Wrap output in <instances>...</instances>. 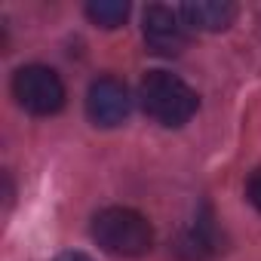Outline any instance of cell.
<instances>
[{
  "label": "cell",
  "instance_id": "obj_1",
  "mask_svg": "<svg viewBox=\"0 0 261 261\" xmlns=\"http://www.w3.org/2000/svg\"><path fill=\"white\" fill-rule=\"evenodd\" d=\"M92 240L120 258H139L145 252H151L154 246V230L148 224L145 215H139L136 209H123V206H111L101 209L92 218Z\"/></svg>",
  "mask_w": 261,
  "mask_h": 261
},
{
  "label": "cell",
  "instance_id": "obj_2",
  "mask_svg": "<svg viewBox=\"0 0 261 261\" xmlns=\"http://www.w3.org/2000/svg\"><path fill=\"white\" fill-rule=\"evenodd\" d=\"M142 108L163 126H185L197 114V92L169 71H148L139 86Z\"/></svg>",
  "mask_w": 261,
  "mask_h": 261
},
{
  "label": "cell",
  "instance_id": "obj_3",
  "mask_svg": "<svg viewBox=\"0 0 261 261\" xmlns=\"http://www.w3.org/2000/svg\"><path fill=\"white\" fill-rule=\"evenodd\" d=\"M13 95L28 114L46 117V114L62 111V105H65V83L46 65H25L13 77Z\"/></svg>",
  "mask_w": 261,
  "mask_h": 261
},
{
  "label": "cell",
  "instance_id": "obj_4",
  "mask_svg": "<svg viewBox=\"0 0 261 261\" xmlns=\"http://www.w3.org/2000/svg\"><path fill=\"white\" fill-rule=\"evenodd\" d=\"M129 108H133L129 89L117 77H98L86 92V114L95 126H120L129 117Z\"/></svg>",
  "mask_w": 261,
  "mask_h": 261
},
{
  "label": "cell",
  "instance_id": "obj_5",
  "mask_svg": "<svg viewBox=\"0 0 261 261\" xmlns=\"http://www.w3.org/2000/svg\"><path fill=\"white\" fill-rule=\"evenodd\" d=\"M145 43L157 56H178L188 46V25L178 10L169 7H148L145 13Z\"/></svg>",
  "mask_w": 261,
  "mask_h": 261
},
{
  "label": "cell",
  "instance_id": "obj_6",
  "mask_svg": "<svg viewBox=\"0 0 261 261\" xmlns=\"http://www.w3.org/2000/svg\"><path fill=\"white\" fill-rule=\"evenodd\" d=\"M178 13L188 28L200 31H224L237 19V7L224 4V0H197V4H185Z\"/></svg>",
  "mask_w": 261,
  "mask_h": 261
},
{
  "label": "cell",
  "instance_id": "obj_7",
  "mask_svg": "<svg viewBox=\"0 0 261 261\" xmlns=\"http://www.w3.org/2000/svg\"><path fill=\"white\" fill-rule=\"evenodd\" d=\"M86 16L98 28H120L129 16V4H123V0H92L86 7Z\"/></svg>",
  "mask_w": 261,
  "mask_h": 261
},
{
  "label": "cell",
  "instance_id": "obj_8",
  "mask_svg": "<svg viewBox=\"0 0 261 261\" xmlns=\"http://www.w3.org/2000/svg\"><path fill=\"white\" fill-rule=\"evenodd\" d=\"M246 197H249V203L261 212V169H255V172L249 175V181H246Z\"/></svg>",
  "mask_w": 261,
  "mask_h": 261
},
{
  "label": "cell",
  "instance_id": "obj_9",
  "mask_svg": "<svg viewBox=\"0 0 261 261\" xmlns=\"http://www.w3.org/2000/svg\"><path fill=\"white\" fill-rule=\"evenodd\" d=\"M56 261H89L83 252H65V255H59Z\"/></svg>",
  "mask_w": 261,
  "mask_h": 261
}]
</instances>
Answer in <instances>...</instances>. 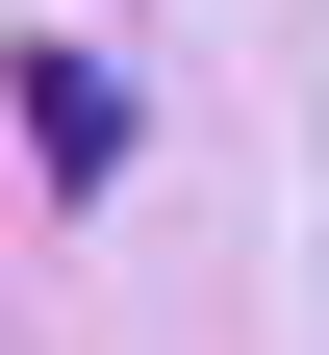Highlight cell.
I'll list each match as a JSON object with an SVG mask.
<instances>
[{
  "instance_id": "1",
  "label": "cell",
  "mask_w": 329,
  "mask_h": 355,
  "mask_svg": "<svg viewBox=\"0 0 329 355\" xmlns=\"http://www.w3.org/2000/svg\"><path fill=\"white\" fill-rule=\"evenodd\" d=\"M26 153H51V178H127V76L102 51H26Z\"/></svg>"
}]
</instances>
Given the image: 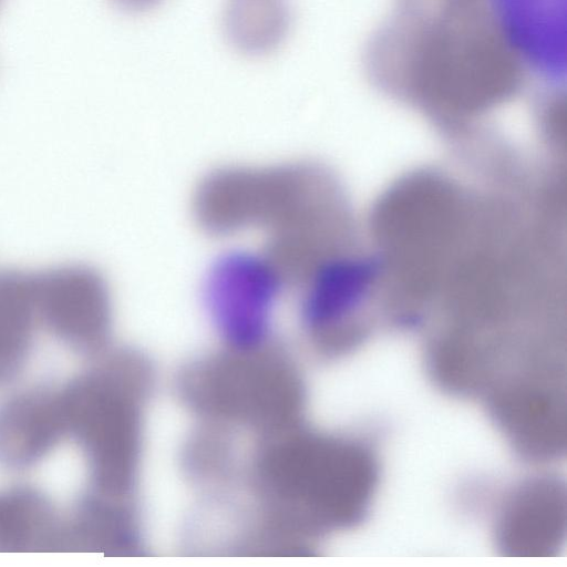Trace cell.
I'll return each mask as SVG.
<instances>
[{
	"mask_svg": "<svg viewBox=\"0 0 567 567\" xmlns=\"http://www.w3.org/2000/svg\"><path fill=\"white\" fill-rule=\"evenodd\" d=\"M224 25L227 38L241 52L268 53L287 35L290 8L287 0H228Z\"/></svg>",
	"mask_w": 567,
	"mask_h": 567,
	"instance_id": "ba28073f",
	"label": "cell"
},
{
	"mask_svg": "<svg viewBox=\"0 0 567 567\" xmlns=\"http://www.w3.org/2000/svg\"><path fill=\"white\" fill-rule=\"evenodd\" d=\"M504 45L530 72L565 74L566 0H491Z\"/></svg>",
	"mask_w": 567,
	"mask_h": 567,
	"instance_id": "277c9868",
	"label": "cell"
},
{
	"mask_svg": "<svg viewBox=\"0 0 567 567\" xmlns=\"http://www.w3.org/2000/svg\"><path fill=\"white\" fill-rule=\"evenodd\" d=\"M66 433L60 393L29 391L0 408V462L24 467L40 460Z\"/></svg>",
	"mask_w": 567,
	"mask_h": 567,
	"instance_id": "5b68a950",
	"label": "cell"
},
{
	"mask_svg": "<svg viewBox=\"0 0 567 567\" xmlns=\"http://www.w3.org/2000/svg\"><path fill=\"white\" fill-rule=\"evenodd\" d=\"M120 8L128 11H142L152 8L161 0H112Z\"/></svg>",
	"mask_w": 567,
	"mask_h": 567,
	"instance_id": "9c48e42d",
	"label": "cell"
},
{
	"mask_svg": "<svg viewBox=\"0 0 567 567\" xmlns=\"http://www.w3.org/2000/svg\"><path fill=\"white\" fill-rule=\"evenodd\" d=\"M38 318L66 344L97 348L111 322V301L103 277L93 268L69 264L32 272Z\"/></svg>",
	"mask_w": 567,
	"mask_h": 567,
	"instance_id": "3957f363",
	"label": "cell"
},
{
	"mask_svg": "<svg viewBox=\"0 0 567 567\" xmlns=\"http://www.w3.org/2000/svg\"><path fill=\"white\" fill-rule=\"evenodd\" d=\"M60 395L66 432L87 454L96 485L118 489L126 472L128 422L115 383L102 373H90L72 381Z\"/></svg>",
	"mask_w": 567,
	"mask_h": 567,
	"instance_id": "6da1fadb",
	"label": "cell"
},
{
	"mask_svg": "<svg viewBox=\"0 0 567 567\" xmlns=\"http://www.w3.org/2000/svg\"><path fill=\"white\" fill-rule=\"evenodd\" d=\"M284 279L270 255L233 251L218 259L209 272L205 297L221 331L239 342L261 338Z\"/></svg>",
	"mask_w": 567,
	"mask_h": 567,
	"instance_id": "7a4b0ae2",
	"label": "cell"
},
{
	"mask_svg": "<svg viewBox=\"0 0 567 567\" xmlns=\"http://www.w3.org/2000/svg\"><path fill=\"white\" fill-rule=\"evenodd\" d=\"M58 529L50 504L37 492L0 493V551L54 549Z\"/></svg>",
	"mask_w": 567,
	"mask_h": 567,
	"instance_id": "52a82bcc",
	"label": "cell"
},
{
	"mask_svg": "<svg viewBox=\"0 0 567 567\" xmlns=\"http://www.w3.org/2000/svg\"><path fill=\"white\" fill-rule=\"evenodd\" d=\"M37 318L32 272L0 270V382L23 364Z\"/></svg>",
	"mask_w": 567,
	"mask_h": 567,
	"instance_id": "8992f818",
	"label": "cell"
}]
</instances>
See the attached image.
+ + + + + + +
CHALLENGE: Please collect every line in the rows above that contains the word "each". Case counts.

RESPONSE TO THIS EXERCISE:
I'll list each match as a JSON object with an SVG mask.
I'll return each mask as SVG.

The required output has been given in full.